La semana anterior un Fiscal de La Florida dijo que la mafia sobornó al Congreso en 1997 para que éste limitara la extradición a delitos cometidos después de la promulgación de la norma (diciembre 1 de 1997). Según el abogado de la mafia, Gustavo Salazar Pineda, la propina fue de 15 millones de dólares. No es novedad saber que el presidente Samper financió su campaña con dineros de la mafia y que el Congreso inhibió la acusación que había en su contra como tampoco es un secreto el hecho de que la Asamblea Constituyente de 1991 prohibió la extradición en el texto de la Carta Política que aún estaba en redacción y horas después Pablo Escobar se sometió a la justicia. El estilo de Escobar era plata o plomo, no todos los constituyentes la prohibieron por convicción o por miedo. Esa misma clase política que se ha vendido muchas veces, ahora se autoproclama defensora de la extradición como si el presidente Uribe no hubiera extraditado a nadie, apenas a 260 delincuentes.
De hecho, hay que recordar que en el proceso de sometimiento a la justicia de narcotraficantes, en el gobierno de César Gaviria, se les prometió la no extradición a quienes no volvieran a delinquir pero la promesa no era taxativa: Fabio Ochoa Vásquez volvió a delinquir y fue extraditado. Lo mismo debe ser para los paramilitares: si trafican después de su desmovilización pues pierden todo beneficio. Ahí no hay lugar a interpretaciones acomodadas.

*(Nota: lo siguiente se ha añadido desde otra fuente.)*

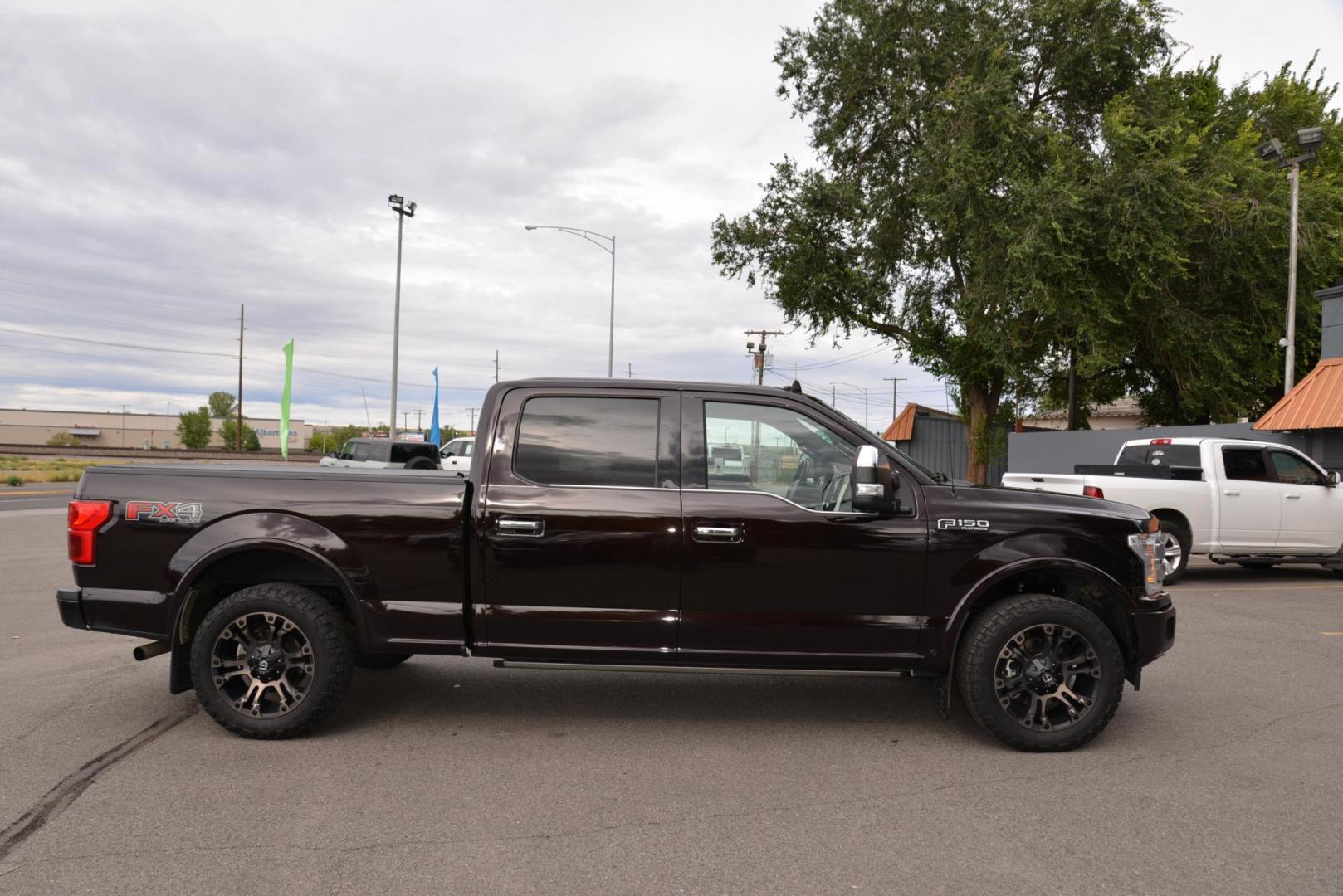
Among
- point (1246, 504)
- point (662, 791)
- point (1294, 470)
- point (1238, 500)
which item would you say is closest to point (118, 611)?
point (662, 791)

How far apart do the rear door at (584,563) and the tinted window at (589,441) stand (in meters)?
0.01

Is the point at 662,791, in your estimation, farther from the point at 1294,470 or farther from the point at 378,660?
the point at 1294,470

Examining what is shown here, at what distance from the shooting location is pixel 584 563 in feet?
15.2

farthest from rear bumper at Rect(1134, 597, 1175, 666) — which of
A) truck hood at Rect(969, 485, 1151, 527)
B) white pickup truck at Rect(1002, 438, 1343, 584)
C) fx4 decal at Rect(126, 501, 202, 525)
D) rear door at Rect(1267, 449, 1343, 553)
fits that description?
rear door at Rect(1267, 449, 1343, 553)

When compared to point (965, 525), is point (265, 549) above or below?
below

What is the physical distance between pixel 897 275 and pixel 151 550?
25.3 m

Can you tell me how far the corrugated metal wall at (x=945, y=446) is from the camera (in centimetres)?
3150

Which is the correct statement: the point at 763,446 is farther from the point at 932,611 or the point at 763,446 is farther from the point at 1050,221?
the point at 1050,221

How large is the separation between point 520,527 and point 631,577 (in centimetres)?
62

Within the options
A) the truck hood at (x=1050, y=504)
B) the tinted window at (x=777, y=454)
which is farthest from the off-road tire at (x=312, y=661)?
the truck hood at (x=1050, y=504)

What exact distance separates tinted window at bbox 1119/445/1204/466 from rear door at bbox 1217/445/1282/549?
0.38m

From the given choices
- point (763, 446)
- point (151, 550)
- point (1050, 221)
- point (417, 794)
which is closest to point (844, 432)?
point (763, 446)

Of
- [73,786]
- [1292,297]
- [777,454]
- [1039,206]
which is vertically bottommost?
[73,786]

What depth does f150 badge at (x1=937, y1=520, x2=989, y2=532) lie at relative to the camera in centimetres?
465
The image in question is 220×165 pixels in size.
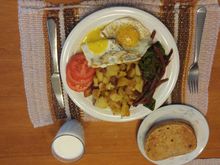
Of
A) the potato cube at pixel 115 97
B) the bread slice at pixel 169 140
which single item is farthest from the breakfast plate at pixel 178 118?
the potato cube at pixel 115 97

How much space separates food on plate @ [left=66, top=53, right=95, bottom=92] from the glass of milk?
0.38 ft

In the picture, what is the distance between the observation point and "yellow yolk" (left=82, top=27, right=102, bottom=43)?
3.23 ft

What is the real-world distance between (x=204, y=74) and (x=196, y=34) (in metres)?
0.12

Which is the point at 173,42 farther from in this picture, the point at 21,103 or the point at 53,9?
the point at 21,103

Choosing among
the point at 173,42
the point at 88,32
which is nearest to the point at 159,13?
the point at 173,42

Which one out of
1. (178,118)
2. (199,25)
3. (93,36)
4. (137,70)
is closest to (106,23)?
(93,36)

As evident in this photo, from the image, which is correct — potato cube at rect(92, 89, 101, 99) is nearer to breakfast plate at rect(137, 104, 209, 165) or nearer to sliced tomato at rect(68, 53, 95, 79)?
sliced tomato at rect(68, 53, 95, 79)

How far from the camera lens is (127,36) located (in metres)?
0.96

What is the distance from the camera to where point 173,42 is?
38.7 inches

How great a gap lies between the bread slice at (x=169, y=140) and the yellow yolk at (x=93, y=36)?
31 cm

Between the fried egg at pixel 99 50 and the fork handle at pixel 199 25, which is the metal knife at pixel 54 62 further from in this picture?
the fork handle at pixel 199 25

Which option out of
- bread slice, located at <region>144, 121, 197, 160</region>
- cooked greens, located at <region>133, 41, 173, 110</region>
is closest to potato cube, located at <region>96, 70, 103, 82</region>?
cooked greens, located at <region>133, 41, 173, 110</region>

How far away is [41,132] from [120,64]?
0.34m

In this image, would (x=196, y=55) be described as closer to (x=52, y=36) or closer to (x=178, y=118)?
(x=178, y=118)
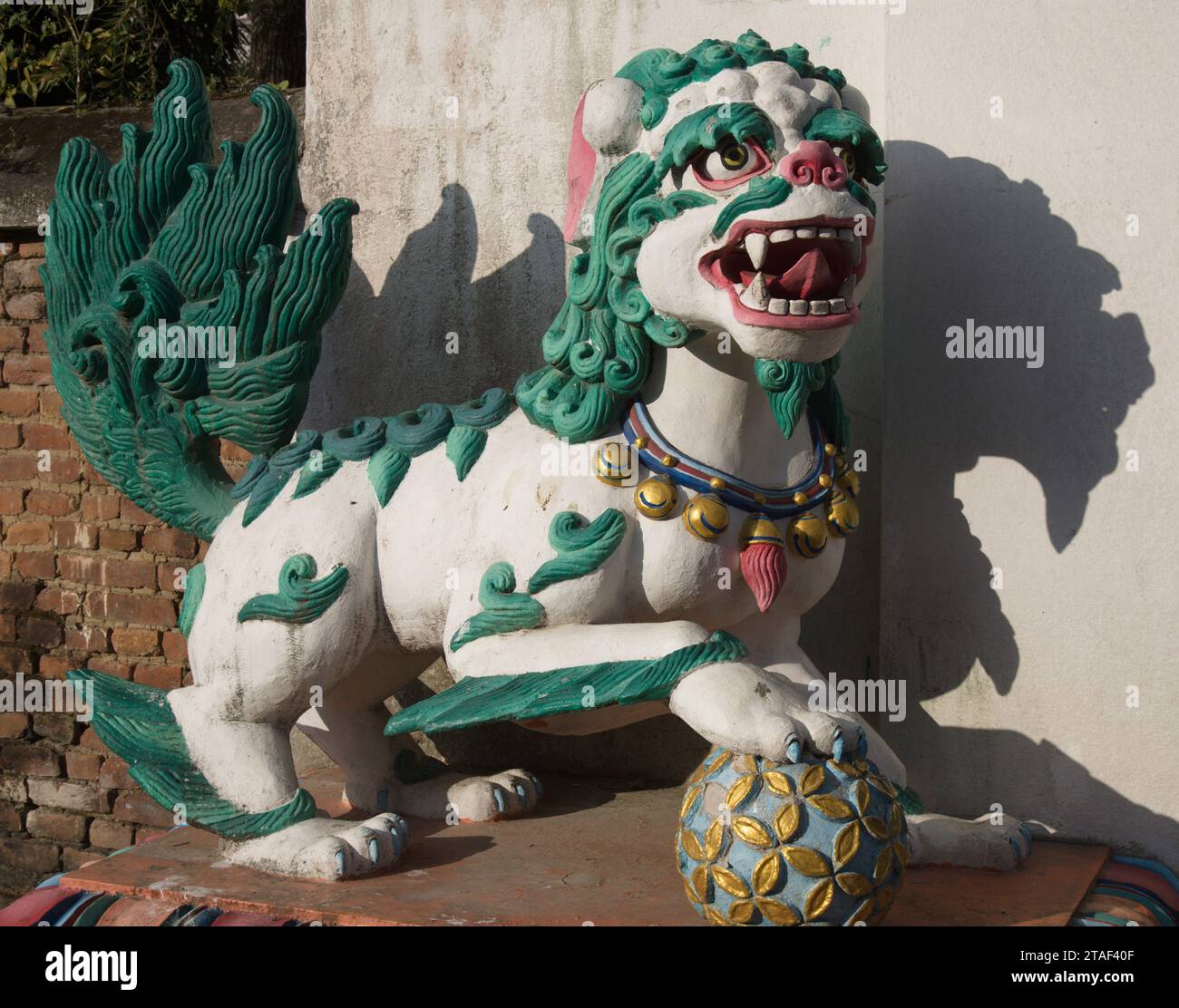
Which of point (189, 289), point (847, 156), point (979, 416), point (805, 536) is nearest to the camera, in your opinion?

Más bien habría que preguntarse con Eduardo Pizarro Leongómez (El Tiempo, marzo 14 de 2005) si tras este «aparente error de apreciación lo que se esconda en realidad sea un perverso cálculo estratégico». Si quienes piden hoy severidad con los ‘paras’ van mañana a pedir benevolencia cuando llegue el momento de las negociaciones con la guerrilla. La ley de verdad, justicia y reparación, de reconciliación o como se llame, debe ser la misma para unos y para otros. Y, dice Pizarro, «debe ser un proyecto que encuentre un equilibrio entre las necesidades de la paz y las exigencias de la justicia, entre las necesidades de la reconciliación y las exigencias de las víctimas».
Además remata Pardo en su libro (p. 626), que los paramilitares «son grupos de motivación política (…) y por ello su delito debe estar enmarcado en los parámetros de delito político, entonces el paso de las armas a la paz debe tener un tratamiento generoso de parte de la sociedad para quienes dejen las armas, pues de lo que se trata es de dejar la lucha armada, así no haya sido en contra del Estado, por la lucha política».